__REGISTROS DE DADOS__.
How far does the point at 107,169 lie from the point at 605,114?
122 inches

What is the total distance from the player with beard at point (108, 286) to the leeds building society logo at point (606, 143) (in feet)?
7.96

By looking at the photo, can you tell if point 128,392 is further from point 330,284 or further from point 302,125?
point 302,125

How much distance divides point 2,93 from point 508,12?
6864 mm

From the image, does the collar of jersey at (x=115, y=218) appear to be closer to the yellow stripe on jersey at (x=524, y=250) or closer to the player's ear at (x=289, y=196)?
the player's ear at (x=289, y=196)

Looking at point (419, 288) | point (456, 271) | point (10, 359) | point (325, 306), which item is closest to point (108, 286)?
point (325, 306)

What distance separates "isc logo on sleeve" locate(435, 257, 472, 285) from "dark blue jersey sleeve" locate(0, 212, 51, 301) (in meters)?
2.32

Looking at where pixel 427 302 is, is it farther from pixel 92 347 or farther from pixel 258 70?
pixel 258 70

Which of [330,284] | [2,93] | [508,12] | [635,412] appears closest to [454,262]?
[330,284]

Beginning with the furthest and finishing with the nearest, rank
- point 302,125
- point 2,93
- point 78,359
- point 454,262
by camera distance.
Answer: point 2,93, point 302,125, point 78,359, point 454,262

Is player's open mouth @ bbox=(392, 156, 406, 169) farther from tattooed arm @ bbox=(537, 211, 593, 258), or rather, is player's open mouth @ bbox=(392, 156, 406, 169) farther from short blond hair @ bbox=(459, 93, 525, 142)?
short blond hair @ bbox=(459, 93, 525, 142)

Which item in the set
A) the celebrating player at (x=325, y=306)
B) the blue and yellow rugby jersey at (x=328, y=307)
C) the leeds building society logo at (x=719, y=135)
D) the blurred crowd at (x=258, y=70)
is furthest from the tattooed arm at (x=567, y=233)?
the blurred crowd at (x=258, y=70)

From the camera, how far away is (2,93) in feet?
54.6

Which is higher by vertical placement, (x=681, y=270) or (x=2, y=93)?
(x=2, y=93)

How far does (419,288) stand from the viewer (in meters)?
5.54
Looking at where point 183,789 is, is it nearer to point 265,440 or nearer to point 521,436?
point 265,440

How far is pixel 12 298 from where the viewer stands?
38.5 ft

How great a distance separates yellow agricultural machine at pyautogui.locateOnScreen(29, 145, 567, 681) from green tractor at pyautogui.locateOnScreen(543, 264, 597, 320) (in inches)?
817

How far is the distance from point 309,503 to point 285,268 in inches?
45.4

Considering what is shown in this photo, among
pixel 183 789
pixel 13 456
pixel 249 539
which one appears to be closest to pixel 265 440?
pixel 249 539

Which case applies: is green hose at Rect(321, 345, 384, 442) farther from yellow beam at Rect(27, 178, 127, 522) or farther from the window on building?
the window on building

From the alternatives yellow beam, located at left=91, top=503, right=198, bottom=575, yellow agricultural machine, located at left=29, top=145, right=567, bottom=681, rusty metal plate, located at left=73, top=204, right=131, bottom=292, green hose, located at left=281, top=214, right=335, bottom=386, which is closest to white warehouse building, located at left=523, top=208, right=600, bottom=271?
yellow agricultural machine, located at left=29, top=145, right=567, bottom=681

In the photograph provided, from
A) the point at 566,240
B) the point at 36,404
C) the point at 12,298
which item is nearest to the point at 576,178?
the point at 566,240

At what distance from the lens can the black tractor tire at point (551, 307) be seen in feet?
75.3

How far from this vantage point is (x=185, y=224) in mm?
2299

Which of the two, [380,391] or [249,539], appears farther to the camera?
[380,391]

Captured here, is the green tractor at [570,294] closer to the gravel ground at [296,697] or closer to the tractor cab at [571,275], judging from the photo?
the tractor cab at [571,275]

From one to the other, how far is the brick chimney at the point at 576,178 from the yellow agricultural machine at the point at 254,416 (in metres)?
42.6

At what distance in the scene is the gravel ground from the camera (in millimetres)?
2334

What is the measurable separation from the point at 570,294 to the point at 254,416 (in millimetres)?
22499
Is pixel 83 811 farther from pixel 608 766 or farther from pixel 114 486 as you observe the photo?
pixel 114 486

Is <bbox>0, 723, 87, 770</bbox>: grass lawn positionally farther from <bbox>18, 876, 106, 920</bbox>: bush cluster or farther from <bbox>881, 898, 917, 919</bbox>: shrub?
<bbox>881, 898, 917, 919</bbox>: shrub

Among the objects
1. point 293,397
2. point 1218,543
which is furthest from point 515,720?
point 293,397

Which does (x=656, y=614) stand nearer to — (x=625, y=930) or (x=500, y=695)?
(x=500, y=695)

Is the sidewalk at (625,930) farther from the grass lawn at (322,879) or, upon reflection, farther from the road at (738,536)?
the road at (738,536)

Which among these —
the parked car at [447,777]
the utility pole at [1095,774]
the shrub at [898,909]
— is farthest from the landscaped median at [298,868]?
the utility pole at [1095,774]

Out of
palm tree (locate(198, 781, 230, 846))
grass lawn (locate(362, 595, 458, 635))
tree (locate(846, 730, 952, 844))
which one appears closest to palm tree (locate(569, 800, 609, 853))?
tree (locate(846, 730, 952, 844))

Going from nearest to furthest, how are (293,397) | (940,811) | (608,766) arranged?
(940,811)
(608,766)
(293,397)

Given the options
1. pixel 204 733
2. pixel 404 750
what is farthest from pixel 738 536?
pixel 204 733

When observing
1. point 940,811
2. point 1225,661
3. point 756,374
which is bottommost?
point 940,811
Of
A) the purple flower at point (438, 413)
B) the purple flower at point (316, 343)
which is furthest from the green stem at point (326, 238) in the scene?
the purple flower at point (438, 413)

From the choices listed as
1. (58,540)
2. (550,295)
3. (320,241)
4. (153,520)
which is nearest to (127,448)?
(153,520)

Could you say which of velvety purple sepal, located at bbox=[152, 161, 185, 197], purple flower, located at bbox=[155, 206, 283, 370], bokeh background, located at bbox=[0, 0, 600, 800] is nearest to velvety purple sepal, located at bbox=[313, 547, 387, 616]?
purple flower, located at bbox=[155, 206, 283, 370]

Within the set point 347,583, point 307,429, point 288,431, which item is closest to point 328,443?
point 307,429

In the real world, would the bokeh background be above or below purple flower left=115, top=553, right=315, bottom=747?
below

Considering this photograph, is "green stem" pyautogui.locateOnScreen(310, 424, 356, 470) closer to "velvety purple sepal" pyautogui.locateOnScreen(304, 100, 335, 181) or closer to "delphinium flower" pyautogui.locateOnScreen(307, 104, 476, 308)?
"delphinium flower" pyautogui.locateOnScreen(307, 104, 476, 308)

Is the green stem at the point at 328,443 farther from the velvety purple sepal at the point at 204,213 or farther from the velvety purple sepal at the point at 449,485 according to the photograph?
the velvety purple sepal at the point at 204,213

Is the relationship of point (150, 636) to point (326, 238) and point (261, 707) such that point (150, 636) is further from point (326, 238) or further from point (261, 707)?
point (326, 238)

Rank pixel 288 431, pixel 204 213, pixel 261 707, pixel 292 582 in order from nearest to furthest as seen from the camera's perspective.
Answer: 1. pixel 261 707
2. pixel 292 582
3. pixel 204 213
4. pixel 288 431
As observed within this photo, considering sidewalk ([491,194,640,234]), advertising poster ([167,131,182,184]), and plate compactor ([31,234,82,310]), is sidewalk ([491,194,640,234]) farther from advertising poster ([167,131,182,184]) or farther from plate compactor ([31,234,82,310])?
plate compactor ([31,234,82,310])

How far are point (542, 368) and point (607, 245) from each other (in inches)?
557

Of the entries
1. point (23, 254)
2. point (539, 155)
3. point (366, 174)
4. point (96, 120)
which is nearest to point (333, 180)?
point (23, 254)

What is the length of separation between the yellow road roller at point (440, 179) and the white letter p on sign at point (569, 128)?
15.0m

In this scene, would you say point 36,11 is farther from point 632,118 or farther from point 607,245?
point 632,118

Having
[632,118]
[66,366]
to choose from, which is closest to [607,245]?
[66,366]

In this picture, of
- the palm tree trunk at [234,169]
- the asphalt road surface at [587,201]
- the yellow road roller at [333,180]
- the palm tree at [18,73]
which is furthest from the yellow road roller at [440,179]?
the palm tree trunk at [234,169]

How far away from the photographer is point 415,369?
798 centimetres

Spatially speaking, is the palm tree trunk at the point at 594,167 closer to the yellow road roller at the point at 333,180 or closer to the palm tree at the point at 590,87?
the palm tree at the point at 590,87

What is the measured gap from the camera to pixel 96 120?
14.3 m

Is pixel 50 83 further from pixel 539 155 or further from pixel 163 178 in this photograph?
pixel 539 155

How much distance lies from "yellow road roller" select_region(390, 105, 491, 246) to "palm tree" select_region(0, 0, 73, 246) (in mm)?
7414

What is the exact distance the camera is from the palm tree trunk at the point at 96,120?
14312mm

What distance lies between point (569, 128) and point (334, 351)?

__TAREFA A REALIZAR__. Reproduza fielmente as linhas dos registros que vão da linha que contém "In this picture, of" até o fim dos registros, incluindo as duas extremidades.

__SOLUÇÃO DO EXERCÍCIO__.
In this picture, of
- the palm tree trunk at [234,169]
- the asphalt road surface at [587,201]
- the yellow road roller at [333,180]
- the palm tree at [18,73]
which is furthest from the yellow road roller at [440,179]?
the palm tree trunk at [234,169]

How far away from the photographer is point 415,369?
798 centimetres

Spatially speaking, is the palm tree trunk at the point at 594,167 closer to the yellow road roller at the point at 333,180 or closer to the palm tree at the point at 590,87?
the palm tree at the point at 590,87

What is the measured gap from the camera to pixel 96 120?
14.3 m

Is pixel 50 83 further from pixel 539 155 or further from pixel 163 178 in this photograph?
pixel 539 155

How much distance lies from "yellow road roller" select_region(390, 105, 491, 246) to "palm tree" select_region(0, 0, 73, 246) (in mm)?
7414

What is the exact distance the camera is from the palm tree trunk at the point at 96,120?
14312mm

What distance lies between point (569, 128) and point (334, 351)?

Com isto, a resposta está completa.